**Objective**
Copy out everything from the line containing "From the viewpoint" down to the line containing "17.7 metres", keeping both of those lines.

◆ ◆ ◆ ◆ ◆ ◆ ◆

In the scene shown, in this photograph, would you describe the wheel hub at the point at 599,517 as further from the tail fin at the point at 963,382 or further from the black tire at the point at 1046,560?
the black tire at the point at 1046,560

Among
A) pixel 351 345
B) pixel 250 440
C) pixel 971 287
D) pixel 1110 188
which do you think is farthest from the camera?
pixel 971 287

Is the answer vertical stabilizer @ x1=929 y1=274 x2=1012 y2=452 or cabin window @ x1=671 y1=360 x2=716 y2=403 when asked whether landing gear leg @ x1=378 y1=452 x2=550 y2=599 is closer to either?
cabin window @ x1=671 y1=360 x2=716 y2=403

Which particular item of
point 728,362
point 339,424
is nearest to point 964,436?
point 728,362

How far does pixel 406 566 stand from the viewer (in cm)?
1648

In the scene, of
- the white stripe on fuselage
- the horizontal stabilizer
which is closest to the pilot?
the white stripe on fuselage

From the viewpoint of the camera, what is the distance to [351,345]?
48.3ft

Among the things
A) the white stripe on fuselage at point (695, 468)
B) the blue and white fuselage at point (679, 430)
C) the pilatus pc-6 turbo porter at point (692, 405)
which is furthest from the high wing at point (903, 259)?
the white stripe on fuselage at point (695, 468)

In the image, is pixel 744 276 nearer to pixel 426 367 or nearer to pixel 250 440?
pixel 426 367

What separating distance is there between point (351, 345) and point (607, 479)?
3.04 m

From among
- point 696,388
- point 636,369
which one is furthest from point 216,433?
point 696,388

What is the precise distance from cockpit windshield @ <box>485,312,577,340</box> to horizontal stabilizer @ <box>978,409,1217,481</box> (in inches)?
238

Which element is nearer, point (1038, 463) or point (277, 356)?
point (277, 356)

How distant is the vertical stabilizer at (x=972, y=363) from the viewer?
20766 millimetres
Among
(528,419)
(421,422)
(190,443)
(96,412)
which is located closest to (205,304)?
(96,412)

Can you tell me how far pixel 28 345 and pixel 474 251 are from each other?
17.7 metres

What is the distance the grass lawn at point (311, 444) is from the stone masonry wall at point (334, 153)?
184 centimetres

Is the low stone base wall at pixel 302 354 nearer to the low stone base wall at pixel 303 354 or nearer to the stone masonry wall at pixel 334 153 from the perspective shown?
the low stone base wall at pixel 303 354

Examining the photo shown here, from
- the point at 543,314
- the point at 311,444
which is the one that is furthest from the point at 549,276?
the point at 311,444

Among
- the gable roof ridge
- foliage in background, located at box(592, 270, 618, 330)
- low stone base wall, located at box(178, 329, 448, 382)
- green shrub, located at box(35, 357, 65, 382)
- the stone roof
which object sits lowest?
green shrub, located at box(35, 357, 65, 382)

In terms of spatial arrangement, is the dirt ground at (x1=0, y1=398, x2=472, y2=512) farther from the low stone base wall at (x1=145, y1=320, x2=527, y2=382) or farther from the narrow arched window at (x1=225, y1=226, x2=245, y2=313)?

◆ ◆ ◆ ◆ ◆ ◆ ◆

**Correct output**
From the viewpoint of the camera, what is the distance to [351,345]?
48.3ft

Among the things
A) the white stripe on fuselage at point (695, 468)
B) the blue and white fuselage at point (679, 430)
C) the pilatus pc-6 turbo porter at point (692, 405)
which is furthest from the high wing at point (903, 259)?
the white stripe on fuselage at point (695, 468)

In the image, is pixel 744 276 nearer to pixel 426 367 or nearer to pixel 250 440?
pixel 426 367

What separating distance is there between point (351, 345) and point (607, 479)?
3.04 m

From among
- point 696,388
- point 636,369
which one is furthest from point 216,433?
point 696,388

What is the precise distance from cockpit windshield @ <box>485,312,577,340</box> to horizontal stabilizer @ <box>978,409,1217,481</box> (in inches)?
238

Which element is nearer, point (1038, 463) or point (277, 356)?
point (277, 356)

How distant is the vertical stabilizer at (x=972, y=363) from the viewer?
20766 millimetres
Among
(528,419)
(421,422)
(190,443)
(96,412)
which is located closest to (205,304)?
(96,412)

Can you tell me how far pixel 28 345 and pixel 474 251 are from each other?
17.7 metres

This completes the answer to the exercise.